Y la actual administración gobernante sabe de aquellos costos que implicará un nuevo incumplimiento. Si realmente no tendrían un efecto nocivo de gran magnitud sobre la actividad económica no destinaría tanta energía en su ataque hacia los "buitres", el sistema capitalista extremo y la justicia neoyorquina sintetizada en la figura del juez Griesa.
Seria interesante analizar qué hubiera pasado durante los últimos 45 días si el Gobierno utilizaba esa energía para encauzar las negociaciones, buscar caminos innovadores y lograr una solución que no comprometa la situación económica de corto plazo ni la sustentabilidad de mediano plazo.
Esto, hasta el momento, no ha ocurrido. Nuevamente reitero, ojalá llegue ates del 30 de julio.
Las esperanzas se achican. El argumento oficial de señalar que Argentina no entrará en default porque ha instrumentado los pagos correspondientes al vencimiento de deuda, desligándose de la responsabilidad de si el dinero llega o no a los acreedores, es como decir que la Selección ganó la Copa del Mundo porque Messi definió de manera perfecta su jugada en la final contra Alemania y la pelota no entró por algo ajeno al jugador del seleccionado.
Es como querer interpretar una realidad distinta a la que realmente es. O, simplemente, volver al recurrente ejercicio de la negación.
La realidad indica que se entrará en default el 30 de julio si no hay acuerdo.
¿Qué implica para todos nosotros?
El primer canal de impacto es lo financiero. Precios de bonos y acciones bajan, suben los costos de financiamiento e imposibilita acceder al escaso crédito externo que tenían a disposición algunas empresas argentinas. Un caso puntual es YPF que recientemente había colocado US$ 1.000 millones a 8,75% bajo un bono a 10 años con legislación neoyorquina. Sí, leyó bien, legislación de Nueva York.
Otro canal de impacto es la mayor presión cambiaria. La incertidumbre, sumado a un nivel de inflación sin precedentes para la era kirchnerista, agudizara la demanda de dólares, en un país donde la divisa escasea. Para contener la suba de la moneda estadounidense, habrá que seducir a los ahorristas con alzas en las tasas de interés internas para que no vuelquen sus pesos hacia un refugio extranjero. Esto afectará, tarde o temprano, al financiamiento de capital de trabajo de empresas en el ámbito doméstico.

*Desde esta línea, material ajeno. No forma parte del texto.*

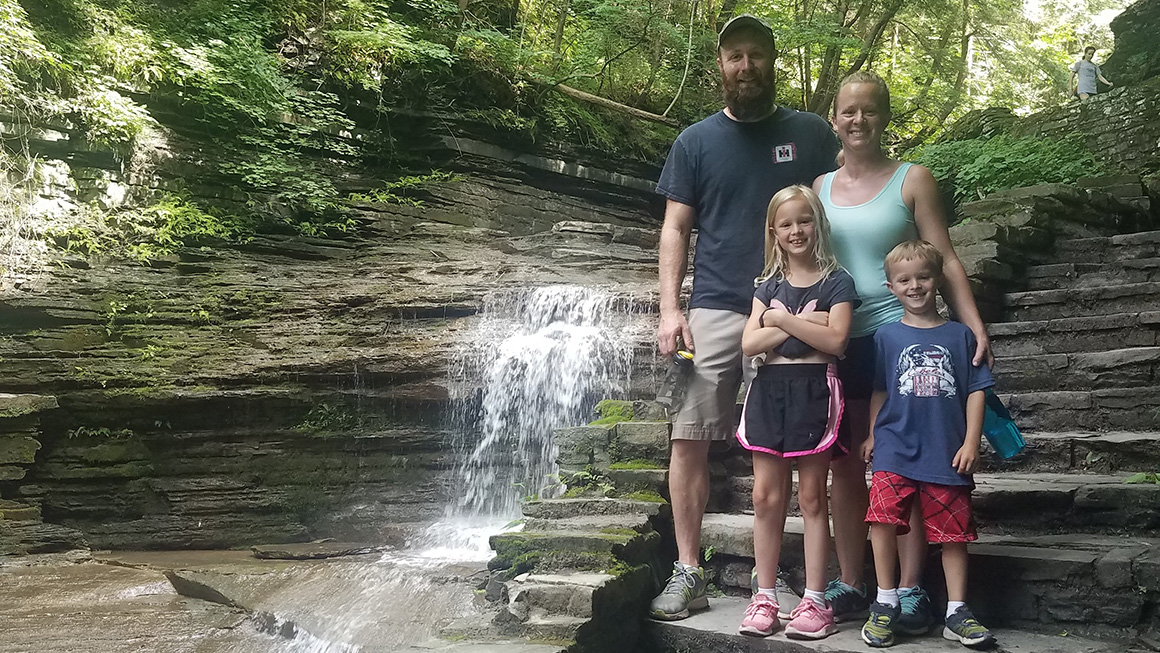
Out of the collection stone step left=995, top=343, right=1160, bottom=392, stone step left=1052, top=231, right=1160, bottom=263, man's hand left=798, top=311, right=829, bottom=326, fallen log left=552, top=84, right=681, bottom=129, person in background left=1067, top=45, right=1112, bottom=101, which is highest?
person in background left=1067, top=45, right=1112, bottom=101

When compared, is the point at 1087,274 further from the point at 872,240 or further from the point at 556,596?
the point at 556,596

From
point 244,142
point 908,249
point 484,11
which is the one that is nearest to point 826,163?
point 908,249

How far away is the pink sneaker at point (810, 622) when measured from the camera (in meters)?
2.38

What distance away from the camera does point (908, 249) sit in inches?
97.0

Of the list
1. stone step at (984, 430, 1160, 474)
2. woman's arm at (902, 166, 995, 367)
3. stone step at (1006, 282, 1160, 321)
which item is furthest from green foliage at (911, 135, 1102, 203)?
woman's arm at (902, 166, 995, 367)

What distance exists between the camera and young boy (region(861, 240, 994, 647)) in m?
2.36

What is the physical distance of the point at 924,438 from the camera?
7.93 ft

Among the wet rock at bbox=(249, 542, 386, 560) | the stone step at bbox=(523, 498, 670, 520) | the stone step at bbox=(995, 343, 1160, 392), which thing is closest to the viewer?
the stone step at bbox=(523, 498, 670, 520)

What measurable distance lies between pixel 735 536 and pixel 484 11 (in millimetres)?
10258

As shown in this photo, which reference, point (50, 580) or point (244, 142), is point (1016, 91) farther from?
point (50, 580)

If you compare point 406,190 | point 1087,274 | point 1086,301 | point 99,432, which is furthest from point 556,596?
point 406,190

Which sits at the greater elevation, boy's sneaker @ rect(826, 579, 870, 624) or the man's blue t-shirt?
the man's blue t-shirt

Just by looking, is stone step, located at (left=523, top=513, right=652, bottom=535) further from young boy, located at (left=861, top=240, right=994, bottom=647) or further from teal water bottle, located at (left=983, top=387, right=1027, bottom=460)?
teal water bottle, located at (left=983, top=387, right=1027, bottom=460)

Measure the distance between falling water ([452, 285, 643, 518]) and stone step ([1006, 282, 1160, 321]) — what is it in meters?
2.81
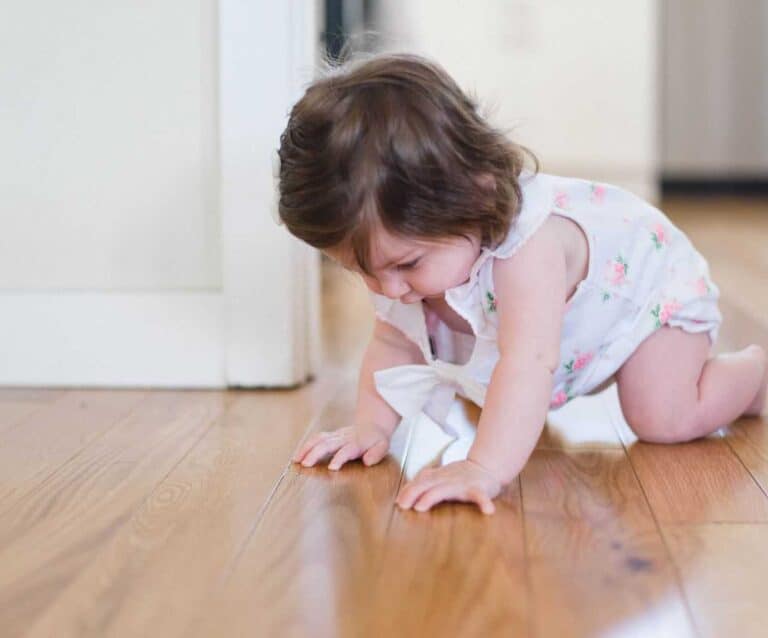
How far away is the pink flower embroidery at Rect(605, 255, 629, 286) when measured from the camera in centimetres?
124

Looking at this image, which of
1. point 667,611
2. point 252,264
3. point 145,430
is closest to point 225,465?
point 145,430

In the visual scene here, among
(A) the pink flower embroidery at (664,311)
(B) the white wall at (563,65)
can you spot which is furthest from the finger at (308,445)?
(B) the white wall at (563,65)

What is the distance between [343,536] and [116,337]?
72cm

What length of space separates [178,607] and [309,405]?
27.1 inches

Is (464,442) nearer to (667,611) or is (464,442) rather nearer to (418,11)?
(667,611)

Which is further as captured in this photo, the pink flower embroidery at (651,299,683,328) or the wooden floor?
the pink flower embroidery at (651,299,683,328)

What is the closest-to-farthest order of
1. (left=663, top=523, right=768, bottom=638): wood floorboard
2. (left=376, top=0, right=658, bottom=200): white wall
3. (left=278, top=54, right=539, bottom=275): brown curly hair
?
(left=663, top=523, right=768, bottom=638): wood floorboard < (left=278, top=54, right=539, bottom=275): brown curly hair < (left=376, top=0, right=658, bottom=200): white wall

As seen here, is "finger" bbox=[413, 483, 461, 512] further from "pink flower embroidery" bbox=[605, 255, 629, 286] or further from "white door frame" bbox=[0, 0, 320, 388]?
"white door frame" bbox=[0, 0, 320, 388]

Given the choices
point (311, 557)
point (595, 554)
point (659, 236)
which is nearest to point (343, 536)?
point (311, 557)

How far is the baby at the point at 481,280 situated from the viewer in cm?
102

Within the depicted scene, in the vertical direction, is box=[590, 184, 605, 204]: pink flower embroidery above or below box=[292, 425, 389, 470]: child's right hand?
above

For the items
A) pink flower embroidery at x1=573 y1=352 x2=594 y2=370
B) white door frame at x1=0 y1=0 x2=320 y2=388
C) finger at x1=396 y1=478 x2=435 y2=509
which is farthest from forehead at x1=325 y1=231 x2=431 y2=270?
white door frame at x1=0 y1=0 x2=320 y2=388

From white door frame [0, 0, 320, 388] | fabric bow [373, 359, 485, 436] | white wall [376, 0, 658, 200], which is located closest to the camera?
fabric bow [373, 359, 485, 436]

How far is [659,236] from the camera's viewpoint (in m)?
1.29
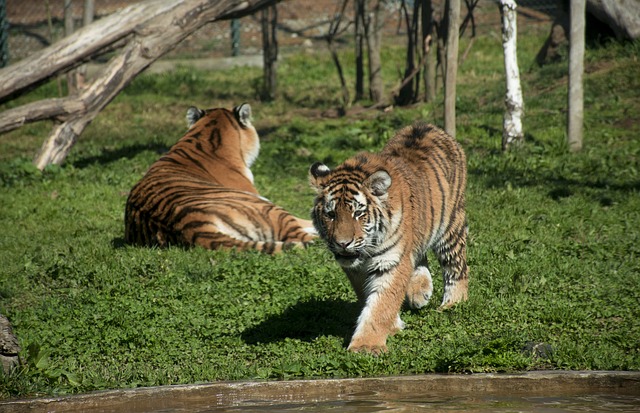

En relación al consumo y la inversión, un default es sinónimo de mayor incertidumbre. Y cuando ésta aumenta, ambas variables se ralentizan o paralizan. Se postergan planes de consumo e inversión hasta encontrar un escenario menos beligerante. Falta la confianza. Todo esto impacta en la actividad.
La velocidad de ajuste de estos impactos es distinta. Lo financiero es inmediato, lo real tiene un desfasaje, pero llega.
Y esos costos los pagamos todos. Tarde o temprano, la cuenta se paga.
Se pueden evitar con audacia y valentía política de afrontar los problemas y no patearlos para adelante. Espero, como señalé al principio, que esta columna quedé obsoleta antes del 30 de julio. Esto indicará que todos hemos ganado con el problema resuelto.